Like many projects, the thinking for this was buzzing around for a while but it really came together this summer when I was unemployed and collaging. While browsing for images to use, I found some related to Ecuador in the NY Digital Collection and The Met’s Collection. Those images led me to learning about the people and culture from my grandfather’s hometown: the Valdivia culture.
This inspired me to write a story about families: my own and the families who are being torn apart by the U.S government. The heroine in this game is trying to keep her family together, although the story never states why they may be ripped apart. In my game, there is a magic bullet: the ring. Sadly, there is no such magic bullet in real life but there are ways to help.

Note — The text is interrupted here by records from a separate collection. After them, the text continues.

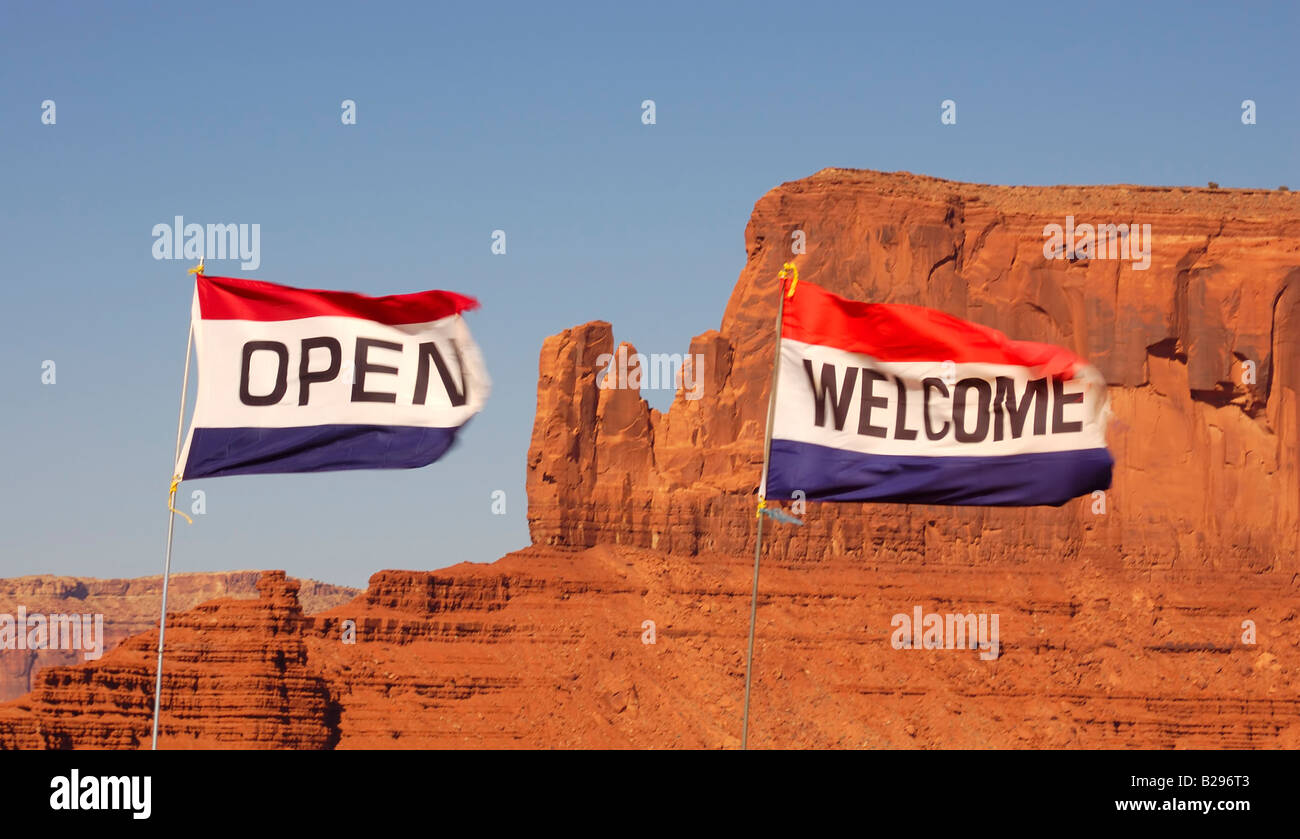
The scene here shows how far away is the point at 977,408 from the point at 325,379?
25.8 feet

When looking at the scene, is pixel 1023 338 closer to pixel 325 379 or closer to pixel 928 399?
pixel 928 399

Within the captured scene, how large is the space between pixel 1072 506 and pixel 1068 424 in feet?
318

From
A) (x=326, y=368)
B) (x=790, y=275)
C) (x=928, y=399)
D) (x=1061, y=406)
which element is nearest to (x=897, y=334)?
(x=928, y=399)

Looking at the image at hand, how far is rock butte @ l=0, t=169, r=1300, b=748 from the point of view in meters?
97.3

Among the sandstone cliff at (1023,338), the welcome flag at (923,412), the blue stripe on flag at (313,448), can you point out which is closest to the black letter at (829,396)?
the welcome flag at (923,412)

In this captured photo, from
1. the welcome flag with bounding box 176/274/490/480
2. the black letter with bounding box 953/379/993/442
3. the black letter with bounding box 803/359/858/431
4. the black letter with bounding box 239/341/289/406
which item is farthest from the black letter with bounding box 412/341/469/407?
the black letter with bounding box 953/379/993/442

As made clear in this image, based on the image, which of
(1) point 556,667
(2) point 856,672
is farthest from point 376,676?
(2) point 856,672

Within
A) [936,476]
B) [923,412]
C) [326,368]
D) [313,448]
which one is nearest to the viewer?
[313,448]

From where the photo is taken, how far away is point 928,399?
2653cm

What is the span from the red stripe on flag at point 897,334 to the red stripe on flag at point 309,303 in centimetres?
395

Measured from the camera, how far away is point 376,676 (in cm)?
9994

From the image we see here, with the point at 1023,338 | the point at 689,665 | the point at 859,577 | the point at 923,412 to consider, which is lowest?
the point at 689,665

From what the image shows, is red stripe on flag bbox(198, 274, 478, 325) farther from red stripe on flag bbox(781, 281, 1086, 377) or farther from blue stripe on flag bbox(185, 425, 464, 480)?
red stripe on flag bbox(781, 281, 1086, 377)

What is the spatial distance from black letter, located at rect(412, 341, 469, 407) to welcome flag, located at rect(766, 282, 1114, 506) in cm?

After printing and cutting the visuals, I rearranged them to make multiple scenes or collages. Each collage would become a part of the story, or a character in the story. Using the visuals was a helpful constraint in writing the story. Later, I also added secondary visuals from Google photos.
While the visuals helped me form characters and a general story arch, I still had to make multiple endings! This was difficult. Having never written a multiple story ending before, I played around with a few different products. At the beginning, having a visual flow helped to see how many parts I would need. Later, a Google Doc with tables for each section of the story was more useful than the flow. Note that my story is very, very short – so I am not sure if Docs would work well for a longer story.
What really helped write it though, was putting the story in code. Luckily, I had begun coding a version of the site over a year beforehand. It began as as an interactive poem about Japan.
Using React and Flexbox – each part of the story is a React state with its’ own copy, images and layout. You can find it on Github here. It was an an exploration of layouts that would force the user to think before making progress – the opposite of an infinite scroll.
Ever since clicking through Olia Lialina’s My Boyfriend Came Back from the War years ago, I’ve wanted to make a type of text game. What I made, however, is much more clear-cut than the lovely abstract poetry of Lialina. I was motivated to make more of a narrative through the game of Morgane Santos and her writing on the subject. At the time I was making Valdivia, Nicole He‘s game also came out, which I loved. Visually I looked to work in the spirit of Frank Chimero’s collages, 90’s Apple and Mondrian.